An anonymous wallet spent $4.4 million buying BONK tokens over two days to push through a governance vote that drained $21.2 million from BonkDAO’s treasury, netting a $16.8 million profit. The attacker filed a proposal on June 30, then acquired enough tokens to meet the 1% quorum requirement, voted “yes,” and transferred the funds to a wallet they controlled. BonkDAO confirmed the loss, alerted law enforcement, and is coordinating with exchanges. The incident has split the crypto community, with some calling it theft and others arguing the DAO functioned as designed.
BonkDAO confirmed the treasury loss in a statement posted on X, stating it had identified the exchange wallets used to acquire the voting tokens and had notified law enforcement while coordinating with exchanges, bridges, and the Solana Foundation to “manage the situation.”
According to blockchain analytics platform Lookonchain, preparations for the theft started on June 30 when the attacker filed a proposal asking BonkDAO to move 4.426 trillion BONK, worth about $21.2 million, to a wallet they controlled. The proposal required support from at least 1% of the BONK supply, which stands at just under 88 trillion tokens per CoinGecko data.
From around July 4, the attacker bought 882.285 billion BONK on Bybit and Binance, just enough to clear the 1% quorum requirement of 879.95 billion tokens. They then voted “yes” with all 882.285 billion BONK, passing the proposal, after which 4.426 trillion tokens were transferred to their wallet.
Chainalysis corroborated Lookonchain’s account, stating the attacker acquired tokens between July 4 and 5, buying some from exchanges and borrowing others through DeFi platforms. About nine hours after the vote, the attacker sent $188,000 to OKX while putting the rest in a new DAO, “BONK 2.0,” controlled by the malicious voter, the exploiter wallet, and a third wallet with financial ties to the voter.
Following news of the theft, BONK traded around $0.00000438, a 7.4% 24-hour drop but still up nearly 5% on the week.

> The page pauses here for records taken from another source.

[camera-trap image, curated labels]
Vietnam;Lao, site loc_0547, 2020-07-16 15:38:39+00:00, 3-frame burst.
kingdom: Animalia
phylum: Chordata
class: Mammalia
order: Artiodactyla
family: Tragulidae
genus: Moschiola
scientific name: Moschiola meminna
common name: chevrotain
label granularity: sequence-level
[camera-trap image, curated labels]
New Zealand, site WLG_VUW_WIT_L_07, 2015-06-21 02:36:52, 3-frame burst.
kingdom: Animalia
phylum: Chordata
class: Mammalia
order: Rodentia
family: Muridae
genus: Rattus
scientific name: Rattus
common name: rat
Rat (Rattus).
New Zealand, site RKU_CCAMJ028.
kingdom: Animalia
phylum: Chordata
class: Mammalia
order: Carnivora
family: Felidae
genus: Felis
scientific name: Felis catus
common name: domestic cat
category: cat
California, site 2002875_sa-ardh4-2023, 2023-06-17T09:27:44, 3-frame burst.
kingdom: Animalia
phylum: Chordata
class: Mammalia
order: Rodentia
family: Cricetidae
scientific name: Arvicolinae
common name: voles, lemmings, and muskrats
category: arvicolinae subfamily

The event continues a trend reported by CryptoRank showing DeFi platforms losing nearly $1 billion to bad actors this year.
World Liberty Financial advisor Ogle questioned why law enforcement had become involved, writing on X: “Someone legitimately bought a lot of tokens, proposed a DAO vote, the vote passed with almost no opposition, and the proposal was executed.” Ogle added that reports claiming the voting website was inaccessible during the period, if true, would raise separate concerns but did not make the on-chain vote illegal.
Ripple CTO Emeritus David Schwartz argued that using voting control over a shared treasury for personal gain could amount to fraud, as governance participants owe a fiduciary duty to other stakeholders. He stated that BonkDAO’s lack of a formal legal wrapper could expose participants to partnership-style liabilities in some jurisdictions.